O dissenso versa sobre a registrabilidade da escritura de venda e compra lavrada em 06 de junho de 2017, por meio da qual a empresa CONSTRUTORA E IMOBILIÁRIA MARCONI CIMAR LTDA. vendeu imóveis de sua titularidade à apelante. No título consta que a pessoa jurídica teve seu distrato assinado em 12.01.2009, devidamente registrado junto à JUCESP, nele ficando consignado que caberia à falecida MARIA ANTONIA POLICHETTI a responsabilidade pelo ativo e passivo e cumprimento de todas as obrigações relativas à empresa. Constou, ainda, que as partes autorizavam, expressamente, o inventariante dos bens da de cujus a representar seu espólio, inclusive na qualidade de representante da empresa, dando, assim, cumprimento às obrigações assumidas pela pessoa jurídica, como previsto no distrato celebrado, podendo também outorgar escritura referente aos imóveis vendidos pela empresa antes de seu encerramento.

Entende o registrador que, por não se tratar de obrigação pessoal da falecida, mas sim da sociedade, o espólio não tem obrigação que possa ou deva ser transferida aos herdeiros. Por conseguinte, o inventariante do espólio não pode cumprir uma obrigação que caberia à liquidante da pessoa jurídica, havendo irregularidade na representação da sociedade vendedora já extinta.
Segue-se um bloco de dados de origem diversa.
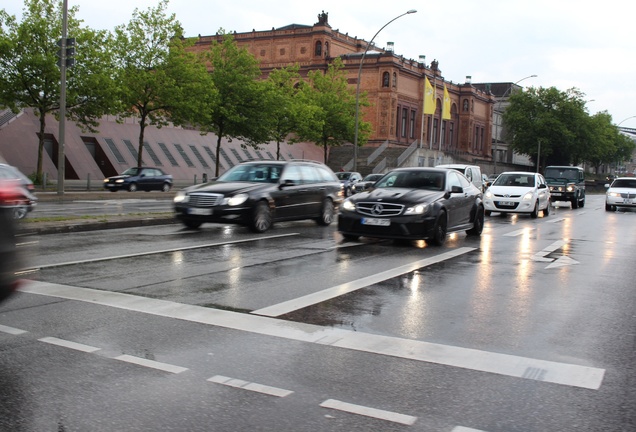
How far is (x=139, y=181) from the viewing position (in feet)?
126

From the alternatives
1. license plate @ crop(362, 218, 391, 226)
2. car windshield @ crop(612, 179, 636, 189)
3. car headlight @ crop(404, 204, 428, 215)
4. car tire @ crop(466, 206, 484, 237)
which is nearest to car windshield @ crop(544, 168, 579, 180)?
car windshield @ crop(612, 179, 636, 189)

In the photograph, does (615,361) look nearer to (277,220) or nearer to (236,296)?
(236,296)

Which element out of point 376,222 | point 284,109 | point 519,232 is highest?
point 284,109

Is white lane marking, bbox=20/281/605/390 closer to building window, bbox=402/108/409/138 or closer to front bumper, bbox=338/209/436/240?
front bumper, bbox=338/209/436/240

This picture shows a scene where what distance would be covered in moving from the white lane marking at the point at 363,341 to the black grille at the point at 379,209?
6650 millimetres

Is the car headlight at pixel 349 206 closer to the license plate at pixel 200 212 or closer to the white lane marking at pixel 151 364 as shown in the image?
the license plate at pixel 200 212

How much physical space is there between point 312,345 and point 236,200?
30.5ft

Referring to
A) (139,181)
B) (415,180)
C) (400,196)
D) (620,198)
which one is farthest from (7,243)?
(139,181)

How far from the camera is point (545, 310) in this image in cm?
737

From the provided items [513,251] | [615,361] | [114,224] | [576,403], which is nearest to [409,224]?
[513,251]

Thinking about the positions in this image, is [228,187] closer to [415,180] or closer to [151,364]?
[415,180]

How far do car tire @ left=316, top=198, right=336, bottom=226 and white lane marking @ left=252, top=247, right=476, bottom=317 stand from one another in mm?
5797

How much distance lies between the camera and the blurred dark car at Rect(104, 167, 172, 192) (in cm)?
3731

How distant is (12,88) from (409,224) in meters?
27.6
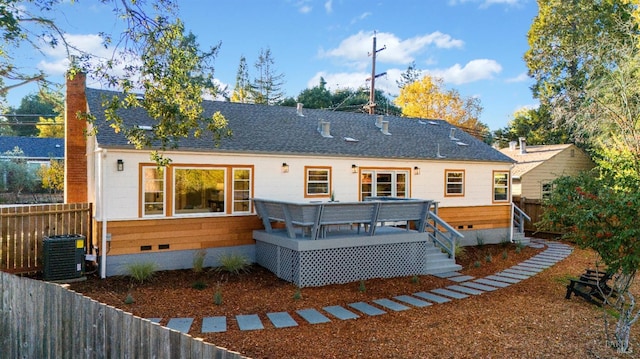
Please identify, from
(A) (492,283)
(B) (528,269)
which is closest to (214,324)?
(A) (492,283)

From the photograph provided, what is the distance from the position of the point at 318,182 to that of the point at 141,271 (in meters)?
5.47

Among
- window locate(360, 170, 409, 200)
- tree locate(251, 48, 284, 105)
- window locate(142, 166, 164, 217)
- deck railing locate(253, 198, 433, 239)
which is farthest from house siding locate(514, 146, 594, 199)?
tree locate(251, 48, 284, 105)

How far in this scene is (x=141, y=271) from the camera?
897 centimetres

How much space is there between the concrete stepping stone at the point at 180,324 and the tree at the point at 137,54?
369cm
Aduz a apelante, de seu turno, que as exigências apresentadas pelo registrador não se sustentam pois a escritura foi lavrada para dar cumprimento à obrigação assumida pela falecida, representante legal da pessoa jurídica quando ainda não havia sido extinta.  Ou seja, não se trata de inventariante representando a de cujus na condição de liquidante, mas sim, enquanto sócia e administradora da empresa em relação à obrigação assumida antes do distrato.

No caso concreto, mister consignar que, no distrato averbado na JUCESP, ficou expressamente constando que a “responsabilidade pelo ativo e passivo porventura supervenientes fica a cargo da ex-sócia, a Sra. MARIA ANTONIA POLICHETTI, que se compromete, também, manter em boa guarda os livros e documentos da sociedade ora distratada” (Cláusula 4ª do instrumento a fls. 266/2684).
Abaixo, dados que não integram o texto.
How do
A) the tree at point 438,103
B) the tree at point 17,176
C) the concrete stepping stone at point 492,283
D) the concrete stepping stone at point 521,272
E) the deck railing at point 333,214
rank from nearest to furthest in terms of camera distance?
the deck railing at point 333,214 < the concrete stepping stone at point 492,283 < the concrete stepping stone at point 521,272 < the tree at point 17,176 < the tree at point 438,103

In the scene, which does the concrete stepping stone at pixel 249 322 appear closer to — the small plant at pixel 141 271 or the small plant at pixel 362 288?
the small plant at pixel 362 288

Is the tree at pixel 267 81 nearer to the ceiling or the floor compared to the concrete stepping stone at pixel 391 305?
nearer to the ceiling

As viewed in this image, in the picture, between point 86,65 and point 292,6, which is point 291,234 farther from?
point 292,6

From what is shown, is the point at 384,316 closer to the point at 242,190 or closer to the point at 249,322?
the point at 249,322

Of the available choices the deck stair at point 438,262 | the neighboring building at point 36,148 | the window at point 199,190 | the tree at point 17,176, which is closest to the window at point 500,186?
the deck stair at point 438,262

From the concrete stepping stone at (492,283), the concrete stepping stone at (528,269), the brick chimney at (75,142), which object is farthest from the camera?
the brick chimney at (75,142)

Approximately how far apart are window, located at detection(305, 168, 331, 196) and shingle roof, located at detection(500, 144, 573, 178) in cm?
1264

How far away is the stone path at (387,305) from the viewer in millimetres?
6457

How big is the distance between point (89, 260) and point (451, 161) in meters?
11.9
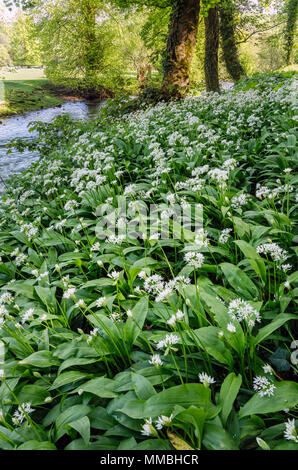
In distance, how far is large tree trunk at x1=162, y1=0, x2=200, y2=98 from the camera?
26.5 feet

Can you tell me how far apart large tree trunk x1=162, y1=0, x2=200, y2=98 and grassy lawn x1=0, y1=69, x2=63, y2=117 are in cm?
1000

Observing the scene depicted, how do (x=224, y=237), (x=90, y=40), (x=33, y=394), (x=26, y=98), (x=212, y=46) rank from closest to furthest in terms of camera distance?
1. (x=33, y=394)
2. (x=224, y=237)
3. (x=212, y=46)
4. (x=90, y=40)
5. (x=26, y=98)

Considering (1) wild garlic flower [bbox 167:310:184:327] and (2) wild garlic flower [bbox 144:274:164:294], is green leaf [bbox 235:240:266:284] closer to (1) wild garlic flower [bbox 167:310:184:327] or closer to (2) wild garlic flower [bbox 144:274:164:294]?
(2) wild garlic flower [bbox 144:274:164:294]

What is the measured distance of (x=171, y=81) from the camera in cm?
863

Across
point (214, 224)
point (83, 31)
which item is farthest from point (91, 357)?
point (83, 31)

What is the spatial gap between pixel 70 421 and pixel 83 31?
850 inches

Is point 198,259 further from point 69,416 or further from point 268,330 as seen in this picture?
point 69,416

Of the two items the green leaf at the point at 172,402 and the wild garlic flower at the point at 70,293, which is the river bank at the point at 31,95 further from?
the green leaf at the point at 172,402

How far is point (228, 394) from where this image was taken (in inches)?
48.5

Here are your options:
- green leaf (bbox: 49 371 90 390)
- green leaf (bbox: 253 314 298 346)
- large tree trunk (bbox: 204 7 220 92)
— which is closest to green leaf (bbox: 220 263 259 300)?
green leaf (bbox: 253 314 298 346)

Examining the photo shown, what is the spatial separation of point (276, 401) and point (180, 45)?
9.77 m

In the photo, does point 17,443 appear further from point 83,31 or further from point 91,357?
point 83,31

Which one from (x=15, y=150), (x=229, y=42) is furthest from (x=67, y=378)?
(x=229, y=42)

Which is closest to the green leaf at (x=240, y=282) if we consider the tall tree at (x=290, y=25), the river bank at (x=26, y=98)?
the river bank at (x=26, y=98)
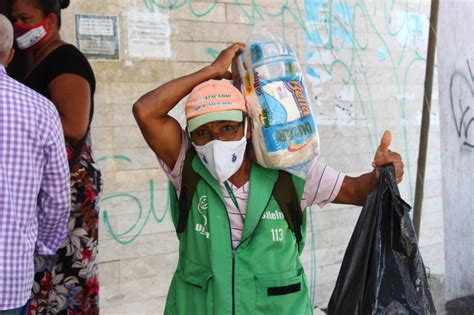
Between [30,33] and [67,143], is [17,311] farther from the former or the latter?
[30,33]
O art. 51, caput, do Código Civil dispõe que nos casos de dissolução da pessoa jurídica ou cassada a autorização para seu funcionamento, ela subsistirá para fins de liquidação, até que esta se conclua.

Importa lembrar que a dissolução da pessoa jurídica não extingue, de imediato, sua personalidade, que irá persistir até a finalização de sua liquidação, quando então se dará o cancelamento de sua inscrição no órgão competente (art. 51, § 3º, c.c. art. 1.109, caput, do Código Civil). É dizer: optando os sócios da pessoa jurídica pelo encerramento das atividades mercantis, o registro obrigatório do documento que formaliza a dissolução extrajudicial se caracteriza apenas como a primeira das três fases do procedimento de extinção da personalidade, disciplinadas pela lei (dissolução, liquidação e partilha).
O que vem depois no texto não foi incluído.